Suppose $(z_i)$ is a sequence of complex numbers such that $|z_i|\to 0$ strictly decreasing. If $(a_i)$ is a sequence of complex numbers that has the property that for any $n\in\mathbb{N}$

$$ \sum_{i}a_iz_i^{n}=0 $$ does this imply that $a_i=0$ for any $i$?

Edit: For the "finite dimensional" case, when we have $n$ distinct $(z_i)$, then $(a_i)$ must be $0$. This amounts to solving a homogeneous system of $n$ equations with $n$ unknowns, which only has the trivial solution in the case of distinct $(z_i)$. I am really curious what happens in the infinite dimensional case. My intuition tells me the same must be true, but I don't have a proof for it.

Edit 2: Very interesting, looking were this question originated, the fact that all $a_i=0$ when $(a_i)\in l_1$ is "expected". I was hoping to get a counterexample otherwise. However, if a non-trivial sequence $a_i$ exists (at least for some sequences $z_i$), I would "expect" to be able to choose it in $l_2$. Looking at Davide and Julien answers below, it seems $(a_i)\in l_1$ is an essential assumption in their argument.

Solution 1:

Under the assumption that $\sum_{i=0}^\infty |a_i| < \infty$, we can use power series.
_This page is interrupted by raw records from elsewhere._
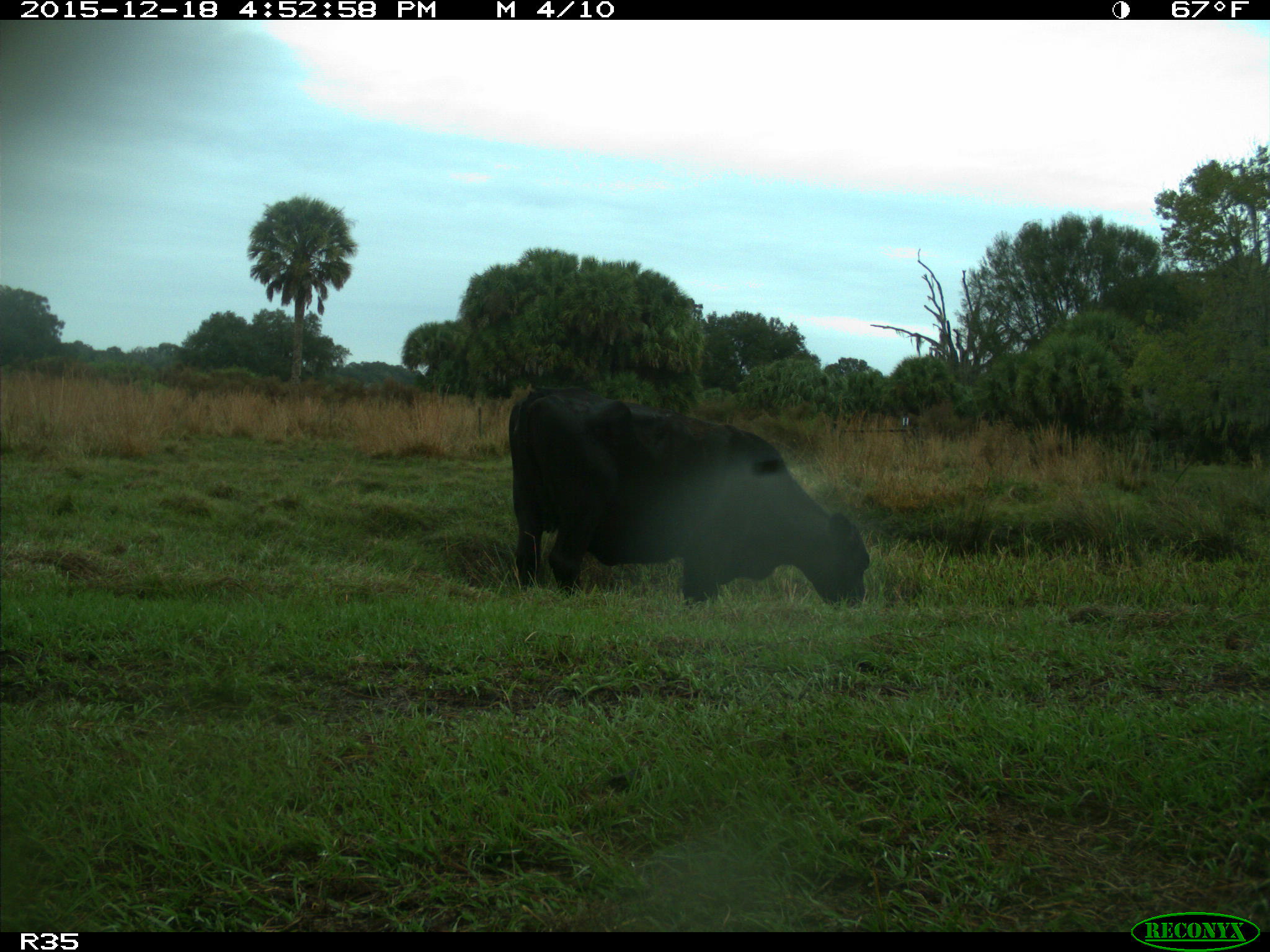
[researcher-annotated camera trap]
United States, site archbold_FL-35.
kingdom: Animalia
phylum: Chordata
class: Mammalia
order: Artiodactyla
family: Bovidae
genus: Bos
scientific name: Bos taurus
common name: domestic cow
This assumption can be weakened: it is enough to assume that there exists $n \in \mathbb{N}$ such that $(a_i z_i^n) \in \ell^1$ (since we can work with $a'_i = a_i z_i^n$).
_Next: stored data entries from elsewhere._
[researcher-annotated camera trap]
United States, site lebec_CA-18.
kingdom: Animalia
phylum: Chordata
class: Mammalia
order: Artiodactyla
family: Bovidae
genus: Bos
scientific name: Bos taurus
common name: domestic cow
For $|\lambda| < |z_0|^{-1}$, define $$ f(\lambda) = \sum_{i=0}^\infty \frac{a_i}{1 - \lambda z_i} = \sum_{n=0}^\infty \sum_{i=0}^\infty (\lambda z_i)^na_i =0. $$ If $k = \min\{i \in \mathbb{N} \mid a_i \neq 0\}$ exists, then $f(\lambda) \sim \dfrac{a_k}{1-\lambda z_k}$ when $\lambda \to z_k^{-1}$, wich is absurd.

Solution 2:

It's a partial answer to @Tomas' comment which ask what happens if we assume the sequence $\{a_j\}$ in $\ell^1$, and it would be too long for a comment.
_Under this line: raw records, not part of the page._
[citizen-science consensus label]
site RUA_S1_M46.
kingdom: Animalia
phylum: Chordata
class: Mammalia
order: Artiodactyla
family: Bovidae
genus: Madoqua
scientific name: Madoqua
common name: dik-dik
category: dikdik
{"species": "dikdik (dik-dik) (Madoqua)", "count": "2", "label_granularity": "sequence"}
I interpret the hypothesis $\sum_{j=0}^{+\infty}a_jz_j^n=0$ for all $n$ as "the sequence of partial sums converges and its limit is $0$". In particular, it implies that $\{a_j\}$ is convergent to $0$, hence $\{|a_j|\}$ is in particular a bounded sequence, say by $M$. We show by induction that $a_j=0$ for all $j$. First, we have for all integer $p$ that $$|a_0z_0^p|\leqslant\sum_{j\geqslant 1}|a_j||z_j|^p$$ so $$|a_0|\leqslant \sum_{j\geqslant 1}|a_j|\left(\frac{|z_j|}{|z_0|}\right)^p.$$ Let $b_{j,p}:=|a_j|\left(\frac{|z_j|}{|z_0|}\right)^p$. We have $|b_{j,p}|\leqslant |a_j|\left(\frac{|z_j|}{|z_0|}\right)^p$, and as $\{a_j\}\in\ell^1$, we can conclude by monotone convergence theorem that $a_0=0$.

Now assume that $a_0=\dots=a_n=0$. Then $$|a_{n+1}|\leqslant \sum_{j\geqslant n+2}|a_j|\left(\frac{|z_j|}{|z_{n+1}|}\right)^p,$$ and an other application of monotone convergence theorem yields $a_{n+1}=0$.